Mas uma decisão desta magnitude, para além de opiniões políticas legítimas, apresenta sérias questões críticas tanto do ponto de vista técnico quanto jurídico . Mesmo antes de um problema moral ou político, de fato, estamos diante de uma imposição institucional que corre o risco de comprometer o direito dos cidadãos à saúde , protegido pelo Artigo 32 da Constituição. Ele lembrou isso com Andrea Mandelli , presidente da Federação das Ordens dos Farmacêuticos Italianos (Fofi), sublinhando a ilegitimidade de uma interferência política tão acentuada. "O prefeito não pode se inserir na esfera do profissional que decide qual é o melhor caminho a seguir para o cidadão" , disse Mandelli, reiterando que a gestão técnica da farmácia é responsabilidade exclusiva do farmacêutico, não do Município. "Misturar o direito à saúde com a política internacional é um erro grave" , acrescentou, relatando que já recebeu relatos de médicos alarmados com as possíveis repercussões desta iniciativa nas prescrições e na continuidade terapêutica.
O perfil regulatório torna a decisão do conselho controversa. De acordo com o Decreto Real nº 1706 de 1938, os farmacêuticos não podem se recusar a vender os medicamentos que possuem, nem podem se recusar a enviar receitas de medicamentos existentes . Se um medicamento não estiver disponível, é seu dever obtê-lo o mais rápido possível. Fica claro, portanto, que a iniciativa do município colide com um arcabouço regulatório que não permite exceções por motivos políticos , muito menos para um serviço cujo único propósito é a proteção da saúde pública.

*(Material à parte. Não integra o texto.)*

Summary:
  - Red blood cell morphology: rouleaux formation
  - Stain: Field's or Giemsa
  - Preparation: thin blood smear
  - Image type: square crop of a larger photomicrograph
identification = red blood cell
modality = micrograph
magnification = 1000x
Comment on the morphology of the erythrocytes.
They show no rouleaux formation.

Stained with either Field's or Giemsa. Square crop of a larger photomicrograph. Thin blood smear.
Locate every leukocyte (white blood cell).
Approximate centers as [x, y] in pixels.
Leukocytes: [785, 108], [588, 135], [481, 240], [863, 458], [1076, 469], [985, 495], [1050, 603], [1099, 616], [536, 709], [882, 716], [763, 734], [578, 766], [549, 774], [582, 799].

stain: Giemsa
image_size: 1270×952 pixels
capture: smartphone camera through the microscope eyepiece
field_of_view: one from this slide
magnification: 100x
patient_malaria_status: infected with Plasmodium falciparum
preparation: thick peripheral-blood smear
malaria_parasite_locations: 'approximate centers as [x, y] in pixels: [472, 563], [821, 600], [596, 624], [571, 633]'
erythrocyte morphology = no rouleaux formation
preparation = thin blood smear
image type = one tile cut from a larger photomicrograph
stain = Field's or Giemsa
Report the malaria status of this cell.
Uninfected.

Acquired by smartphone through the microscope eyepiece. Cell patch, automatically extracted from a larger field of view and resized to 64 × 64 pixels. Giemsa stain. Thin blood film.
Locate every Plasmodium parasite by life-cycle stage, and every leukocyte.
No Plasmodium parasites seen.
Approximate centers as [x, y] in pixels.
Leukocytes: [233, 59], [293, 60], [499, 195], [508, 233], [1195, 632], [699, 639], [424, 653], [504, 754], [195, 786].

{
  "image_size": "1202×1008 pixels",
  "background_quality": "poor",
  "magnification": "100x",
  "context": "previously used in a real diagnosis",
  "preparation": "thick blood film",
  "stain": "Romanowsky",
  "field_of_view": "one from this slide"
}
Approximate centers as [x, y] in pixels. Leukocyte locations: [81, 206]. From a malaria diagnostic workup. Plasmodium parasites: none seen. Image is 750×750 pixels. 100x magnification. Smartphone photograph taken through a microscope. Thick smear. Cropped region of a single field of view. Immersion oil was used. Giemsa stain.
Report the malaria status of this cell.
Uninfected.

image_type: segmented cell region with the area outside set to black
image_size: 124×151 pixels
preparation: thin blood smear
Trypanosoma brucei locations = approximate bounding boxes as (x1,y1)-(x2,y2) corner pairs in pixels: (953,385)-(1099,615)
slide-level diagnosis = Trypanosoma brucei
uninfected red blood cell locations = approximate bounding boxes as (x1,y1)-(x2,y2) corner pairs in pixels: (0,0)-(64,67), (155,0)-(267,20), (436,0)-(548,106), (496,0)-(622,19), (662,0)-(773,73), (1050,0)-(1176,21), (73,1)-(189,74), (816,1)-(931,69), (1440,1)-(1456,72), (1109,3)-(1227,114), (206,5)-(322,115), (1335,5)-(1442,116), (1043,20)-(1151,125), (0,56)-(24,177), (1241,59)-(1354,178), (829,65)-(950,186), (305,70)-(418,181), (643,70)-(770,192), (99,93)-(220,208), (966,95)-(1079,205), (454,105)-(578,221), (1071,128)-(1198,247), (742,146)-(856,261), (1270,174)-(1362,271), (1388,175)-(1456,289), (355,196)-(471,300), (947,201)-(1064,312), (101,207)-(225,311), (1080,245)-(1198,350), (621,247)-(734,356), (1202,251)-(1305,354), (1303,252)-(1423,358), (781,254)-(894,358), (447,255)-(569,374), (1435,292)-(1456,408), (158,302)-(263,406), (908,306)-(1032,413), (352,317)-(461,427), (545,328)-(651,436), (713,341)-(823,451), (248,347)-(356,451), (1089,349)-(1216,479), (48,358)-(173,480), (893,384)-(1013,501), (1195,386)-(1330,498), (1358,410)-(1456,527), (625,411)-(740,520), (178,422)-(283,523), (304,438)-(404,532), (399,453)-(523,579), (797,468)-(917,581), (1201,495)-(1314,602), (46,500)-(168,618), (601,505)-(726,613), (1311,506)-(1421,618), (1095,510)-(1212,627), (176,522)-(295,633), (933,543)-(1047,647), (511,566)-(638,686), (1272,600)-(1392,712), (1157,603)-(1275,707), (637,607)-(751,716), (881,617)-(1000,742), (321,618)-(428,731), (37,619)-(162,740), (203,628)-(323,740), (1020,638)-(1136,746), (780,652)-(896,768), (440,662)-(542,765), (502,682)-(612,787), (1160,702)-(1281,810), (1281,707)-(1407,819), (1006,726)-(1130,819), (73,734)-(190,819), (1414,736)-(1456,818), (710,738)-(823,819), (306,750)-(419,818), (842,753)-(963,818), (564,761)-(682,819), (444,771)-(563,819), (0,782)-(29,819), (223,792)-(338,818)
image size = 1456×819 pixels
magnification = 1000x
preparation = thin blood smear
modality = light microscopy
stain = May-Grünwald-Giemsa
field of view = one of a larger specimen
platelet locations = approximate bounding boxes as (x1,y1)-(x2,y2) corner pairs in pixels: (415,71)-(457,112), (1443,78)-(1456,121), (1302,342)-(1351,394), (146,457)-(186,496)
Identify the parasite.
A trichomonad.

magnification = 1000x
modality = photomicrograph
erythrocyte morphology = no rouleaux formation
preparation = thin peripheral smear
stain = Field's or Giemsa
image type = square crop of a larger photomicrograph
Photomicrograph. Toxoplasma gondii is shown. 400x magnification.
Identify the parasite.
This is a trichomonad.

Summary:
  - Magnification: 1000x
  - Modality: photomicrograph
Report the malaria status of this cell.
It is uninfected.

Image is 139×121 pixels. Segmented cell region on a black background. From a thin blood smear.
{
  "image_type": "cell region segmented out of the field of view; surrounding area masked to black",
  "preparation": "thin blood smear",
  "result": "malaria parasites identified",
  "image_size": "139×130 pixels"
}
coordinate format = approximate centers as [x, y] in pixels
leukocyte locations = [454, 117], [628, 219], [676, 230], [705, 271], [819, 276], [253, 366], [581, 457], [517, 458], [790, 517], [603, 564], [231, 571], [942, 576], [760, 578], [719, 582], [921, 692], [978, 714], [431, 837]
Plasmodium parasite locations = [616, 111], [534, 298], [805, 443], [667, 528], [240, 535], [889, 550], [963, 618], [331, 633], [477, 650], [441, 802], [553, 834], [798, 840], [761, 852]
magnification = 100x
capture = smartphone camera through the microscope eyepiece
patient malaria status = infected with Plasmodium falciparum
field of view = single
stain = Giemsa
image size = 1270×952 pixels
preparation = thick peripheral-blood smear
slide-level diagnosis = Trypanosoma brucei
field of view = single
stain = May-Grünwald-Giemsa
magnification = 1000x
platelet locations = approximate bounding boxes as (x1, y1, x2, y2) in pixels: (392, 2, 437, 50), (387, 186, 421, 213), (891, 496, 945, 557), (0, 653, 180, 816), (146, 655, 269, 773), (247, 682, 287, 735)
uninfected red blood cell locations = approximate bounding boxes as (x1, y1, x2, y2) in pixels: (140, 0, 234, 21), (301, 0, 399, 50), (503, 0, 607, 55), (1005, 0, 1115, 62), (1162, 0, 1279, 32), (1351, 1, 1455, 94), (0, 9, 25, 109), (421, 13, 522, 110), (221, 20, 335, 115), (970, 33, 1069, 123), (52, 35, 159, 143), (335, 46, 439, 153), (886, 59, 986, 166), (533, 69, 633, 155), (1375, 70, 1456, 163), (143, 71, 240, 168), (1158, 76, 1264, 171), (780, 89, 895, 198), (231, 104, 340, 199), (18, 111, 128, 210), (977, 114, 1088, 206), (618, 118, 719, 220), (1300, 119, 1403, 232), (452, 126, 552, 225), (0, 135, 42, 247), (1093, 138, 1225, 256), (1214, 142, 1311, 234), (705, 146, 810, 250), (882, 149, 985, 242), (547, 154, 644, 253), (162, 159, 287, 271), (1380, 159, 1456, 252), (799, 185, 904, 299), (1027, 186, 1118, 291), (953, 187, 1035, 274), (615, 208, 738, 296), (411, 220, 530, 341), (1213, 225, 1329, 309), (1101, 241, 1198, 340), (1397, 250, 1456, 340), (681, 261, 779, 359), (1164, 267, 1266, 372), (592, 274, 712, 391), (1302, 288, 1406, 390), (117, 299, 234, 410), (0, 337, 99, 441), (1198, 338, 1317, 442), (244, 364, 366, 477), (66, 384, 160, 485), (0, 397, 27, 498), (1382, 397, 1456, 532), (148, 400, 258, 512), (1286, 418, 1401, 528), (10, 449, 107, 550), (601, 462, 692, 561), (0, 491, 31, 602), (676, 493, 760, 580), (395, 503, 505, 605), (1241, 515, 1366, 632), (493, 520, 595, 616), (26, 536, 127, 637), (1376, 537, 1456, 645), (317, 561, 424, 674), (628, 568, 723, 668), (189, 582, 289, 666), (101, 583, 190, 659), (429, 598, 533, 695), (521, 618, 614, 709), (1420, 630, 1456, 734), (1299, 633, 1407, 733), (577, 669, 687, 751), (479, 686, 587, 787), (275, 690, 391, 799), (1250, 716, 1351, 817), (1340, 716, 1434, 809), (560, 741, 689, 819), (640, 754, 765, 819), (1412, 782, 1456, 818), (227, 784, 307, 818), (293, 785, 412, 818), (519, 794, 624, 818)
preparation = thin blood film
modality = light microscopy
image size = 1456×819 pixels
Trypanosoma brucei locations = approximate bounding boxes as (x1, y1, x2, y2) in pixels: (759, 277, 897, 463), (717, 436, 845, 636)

Há ainda um outro elemento que não deve ser subestimado: o impacto econômico do boicote . Empresas israelenses como a Teva, uma das maiores produtoras mundiais de medicamentos genéricos, estão bem estabelecidas na Itália. A Teva Itália, por exemplo, possui uma sede comercial em Assago (Milão) e quatro fábricas na Lombardia e no Piemonte, empregando aproximadamente 1.400 trabalhadores. Seus medicamentos, desenvolvidos e produzidos na Itália, fazem parte da rotina terapêutica diária de milhares de cidadãos. Excluir esses produtos significa prejudicar a indústria farmacêutica nacional, os investimentos em pesquisa e desenvolvimento, bem como o emprego.
É essencial sublinhar que as decisões de política externa cabem ao Estado, não aos Municípios . Se cada administração local começasse a criar o seu próprio espaço para a ação internacional, criar-se-ia um curto-circuito institucional perigoso e incoerente. Suspender unilateralmente acordos comerciais, filtrar a disponibilidade de produtos nas farmácias com base no país de origem, substituir medicamentos sem uma lógica clínica partilhada, significa distorcer o papel da farmácia como primeira unidade de saúde no território. E, acima de tudo, significa privar os cidadãos da possibilidade de receber o tratamento mais adequado, da forma mais oportuna e segura, por razões que nada têm a ver com a medicina.
O boicote realizado em Sesto Fiorentino é um caso emblemático de quão perigoso pode ser sobrepor ideologia política e serviços públicos essenciais . Podemos – e devemos – discutir, manifestar e criticar o que acontece no mundo, mas respeitando as regras e não à custa da saúde das pessoas.